My adoptive father has always been very supportive of my desire to find my birth parents. I could never even imagine what I would do if I did happen to meet them. I really never wanted to have any sort of ongoing relationship with them, because that would just be weird. I feel that what I want most out of this endeavor is to see my face in theirs. It would be so satisfying for me to see the very two faces that created mine. I could finally pinpoint the cause of my stubby fingers. I would actually have the opportunity to hear the real story.
Basically, I went all of my life thinking that the only way this would really happen is if they come to me, or I went on the Montel show, and had him do the work for me. Both of those scenarios, I realized were, most likely, not ever going to happen. So, around the time of May of last year, I took the first steps.
I did some research and was able get in touch with a woman named Debra, at the Division of Youth and Family Services (DYFS), here in Trenton. This is the headquarters of the adoption agency that handled my adoption. Debra provided me with all the information I needed to begin this process. The first step was to get my name on the national adoption registry, which is list of birth parents looking for their children and vice-versa. As soon as both parties are on the list, DYFS can then contact each party and provide them with the information of the other.

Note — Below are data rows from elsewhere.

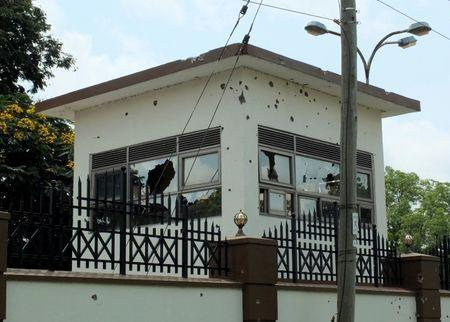 Bullet holes are seen on the security tower following fighting outside the Presidential State House in South Sudan's capital Juba, July 14, 2016. REUTERS/Stringer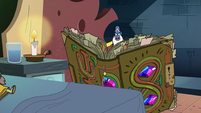 S2E35 Glossaryck reading the book of spells to Ludo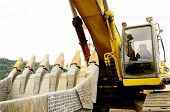 image of track-hoe  - A large tracked excavator at an construction site - JPG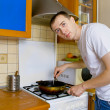 Young man preparing food in the kitchen — Stock Photo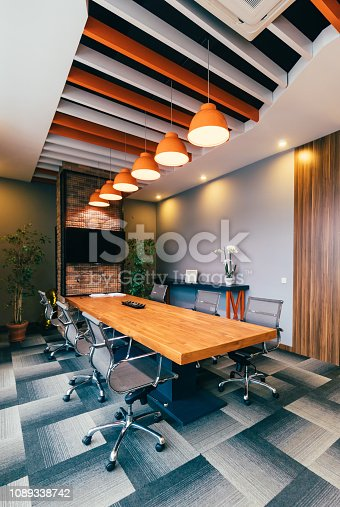 Empty colorful and modern style boardroom interior in office building ready for business meeting. XXXL size. Note: Furnitures from Sandalyeci A.S. Turkey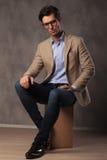 Cool elegant man sitting in studio Royalty Free Stock Photography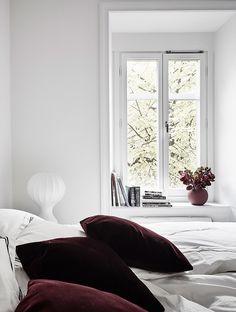 Trois petits coussins en velours bordeaux apportent une touche automnale à la chambre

Prior to being added to the adoption registry, the only information Debra was authorized to give me was that my birth mother had been on the registry since 1990. This was absolutely shocking to me, so I quickly completed the application and got myself on that registry. About a month went by and I received an e-mail from Debra containing the address of my birth mother in Rajkot, India.

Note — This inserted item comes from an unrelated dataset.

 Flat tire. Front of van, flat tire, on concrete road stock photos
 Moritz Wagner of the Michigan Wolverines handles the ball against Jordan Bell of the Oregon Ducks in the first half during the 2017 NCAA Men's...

While Debra was very excited for me to contact my mother, I suddenly became unsure of the situation. Sure, I had waited twenty-one years for this information, but I was afraid to pursue it on my own. Debra offered to attempt to contact her for me, and without any hesitation, I consented. She went ahead and sent a letter to India with my current contact information. Months went by with no response or any indication of receipt. Eventually I put it to the back of my mind while I began to prepare for the fall semester.

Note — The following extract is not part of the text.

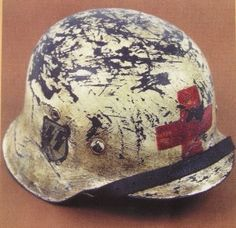 Winter camouflage painted stahlhelm for an SS sanitater (combat medic )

It was about the last day in August when I woke up to find several missed calls from an especially strange phone number. Oddly, the phone calls occurred in the early hours of the morning, between 1:30 am to 4:30 am. Surprisingly, they left a voicemail.
I never thought, in my wildest dreams that I would ever be so frightened as a result of listening to a voicemail. “Hello, this is Ms. George calling from India… please call at…” For the first time in my life, I was legitimately scared. This event certainly stopped me in my tracks and filled me with more emotion than I had ever felt before.
I’m not a very emotional person, and when I am, I just suppress it, or, if anything, I’ll use anger to express emotion. But, this time, it was a different kind of emotion. For some reason, this time, I couldn’t suppress it, nor could I get angry about it. Instead, I was filled with an unexplainable fear. I’m never afraid of anything, which causes an abundant amount of problems in my life, yet, this event was so powerful it scared me.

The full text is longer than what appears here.